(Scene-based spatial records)

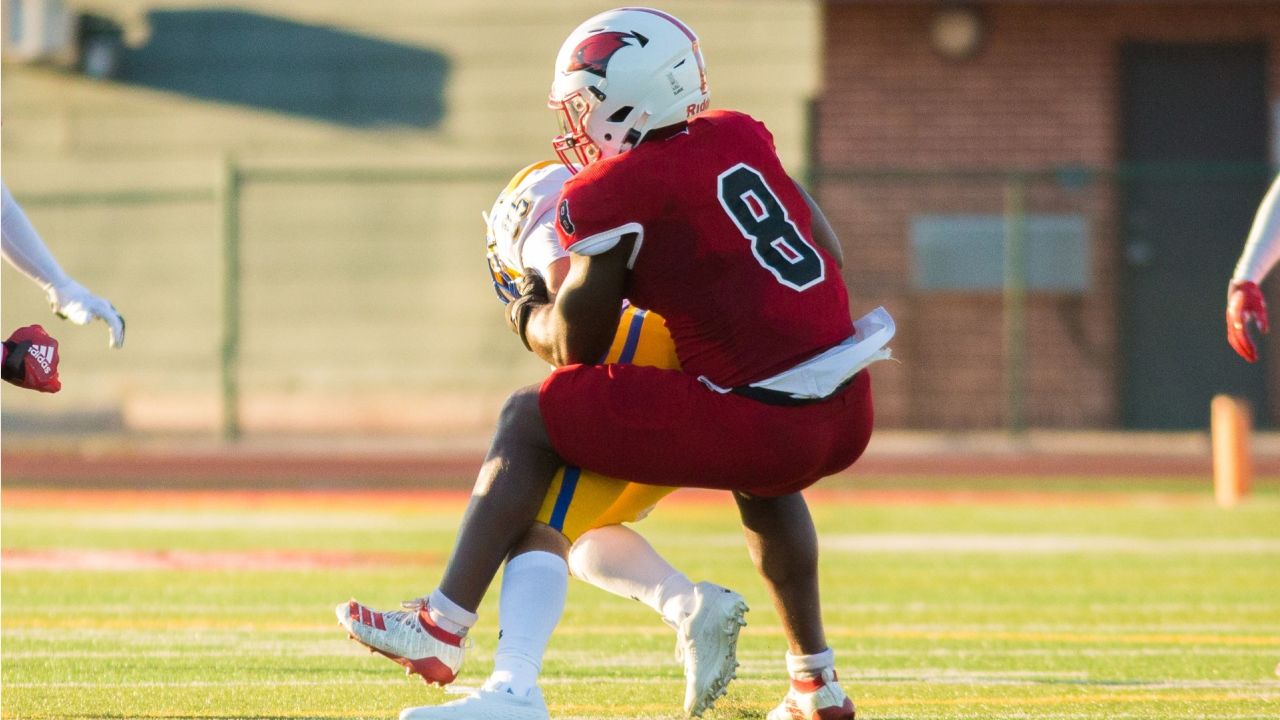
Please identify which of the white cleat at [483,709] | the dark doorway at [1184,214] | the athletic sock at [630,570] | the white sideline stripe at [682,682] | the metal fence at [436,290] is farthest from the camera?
the metal fence at [436,290]

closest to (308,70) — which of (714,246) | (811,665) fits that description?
(811,665)

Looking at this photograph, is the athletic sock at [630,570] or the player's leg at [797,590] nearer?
the player's leg at [797,590]

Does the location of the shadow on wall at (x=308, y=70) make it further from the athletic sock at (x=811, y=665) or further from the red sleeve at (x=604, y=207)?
the red sleeve at (x=604, y=207)

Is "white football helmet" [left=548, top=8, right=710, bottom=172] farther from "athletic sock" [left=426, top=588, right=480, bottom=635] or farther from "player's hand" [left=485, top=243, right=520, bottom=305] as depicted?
"athletic sock" [left=426, top=588, right=480, bottom=635]

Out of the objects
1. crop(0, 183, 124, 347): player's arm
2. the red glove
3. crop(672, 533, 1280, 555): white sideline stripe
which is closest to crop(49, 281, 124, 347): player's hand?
crop(0, 183, 124, 347): player's arm

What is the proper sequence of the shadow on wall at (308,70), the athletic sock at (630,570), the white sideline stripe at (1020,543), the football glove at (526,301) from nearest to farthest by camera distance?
1. the football glove at (526,301)
2. the athletic sock at (630,570)
3. the white sideline stripe at (1020,543)
4. the shadow on wall at (308,70)

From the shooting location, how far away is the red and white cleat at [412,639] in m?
4.04

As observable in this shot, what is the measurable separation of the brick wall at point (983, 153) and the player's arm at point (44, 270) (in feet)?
34.6

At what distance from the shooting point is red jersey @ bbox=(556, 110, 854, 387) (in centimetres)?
397

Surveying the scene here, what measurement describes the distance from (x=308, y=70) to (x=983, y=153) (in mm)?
5934

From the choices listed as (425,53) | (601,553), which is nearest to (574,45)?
(601,553)

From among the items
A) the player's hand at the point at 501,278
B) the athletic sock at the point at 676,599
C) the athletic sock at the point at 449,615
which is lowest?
the athletic sock at the point at 676,599

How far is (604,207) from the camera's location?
3.94m

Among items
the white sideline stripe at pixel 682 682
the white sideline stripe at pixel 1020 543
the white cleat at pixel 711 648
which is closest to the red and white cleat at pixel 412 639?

Instruction: Convert every line of the records above into a JSON list of strings, with one string per line and blank lines skipped. Omit the picture placeholders.

Output of the task:
[
  "Please identify which of the white cleat at [483,709] | the dark doorway at [1184,214] | the athletic sock at [630,570] | the white sideline stripe at [682,682] | the metal fence at [436,290] is farthest from the camera?",
  "the metal fence at [436,290]",
  "closest to (308,70) — which of (714,246) | (811,665) fits that description?",
  "(811,665)",
  "Looking at this photograph, is the athletic sock at [630,570] or the player's leg at [797,590] nearer?",
  "the player's leg at [797,590]",
  "Does the location of the shadow on wall at (x=308, y=70) make it further from the athletic sock at (x=811, y=665) or further from the red sleeve at (x=604, y=207)?",
  "the red sleeve at (x=604, y=207)",
  "Is \"white football helmet\" [left=548, top=8, right=710, bottom=172] farther from \"athletic sock\" [left=426, top=588, right=480, bottom=635] or farther from \"player's hand\" [left=485, top=243, right=520, bottom=305] as depicted?",
  "\"athletic sock\" [left=426, top=588, right=480, bottom=635]",
  "Out of the objects",
  "1. crop(0, 183, 124, 347): player's arm",
  "2. the red glove",
  "3. crop(672, 533, 1280, 555): white sideline stripe",
  "which is closest to crop(49, 281, 124, 347): player's hand?",
  "crop(0, 183, 124, 347): player's arm",
  "What is the proper sequence of the shadow on wall at (308,70), the athletic sock at (630,570), the white sideline stripe at (1020,543), the football glove at (526,301) from nearest to farthest by camera distance?",
  "1. the football glove at (526,301)",
  "2. the athletic sock at (630,570)",
  "3. the white sideline stripe at (1020,543)",
  "4. the shadow on wall at (308,70)",
  "From the shooting location, how far away is the red and white cleat at [412,639] in m?",
  "4.04",
  "As observable in this shot, what is the measurable separation of the brick wall at point (983, 153) and the player's arm at point (44, 270) (in feet)?",
  "34.6",
  "At what distance from the shooting point is red jersey @ bbox=(556, 110, 854, 387) (in centimetres)?",
  "397",
  "Surveying the scene here, what measurement describes the distance from (x=308, y=70) to (x=983, y=153) (in mm)?",
  "5934",
  "From the choices listed as (425,53) | (601,553), which is nearest to (574,45)?",
  "(601,553)",
  "From among the items",
  "A) the player's hand at the point at 501,278",
  "B) the athletic sock at the point at 676,599",
  "C) the athletic sock at the point at 449,615",
  "which is lowest?",
  "the athletic sock at the point at 676,599",
  "How far is (604,207) from the camera's location?",
  "3.94m",
  "Among items",
  "the white sideline stripe at pixel 682 682",
  "the white sideline stripe at pixel 1020 543",
  "the white cleat at pixel 711 648",
  "which is closest to the red and white cleat at pixel 412 639?"
]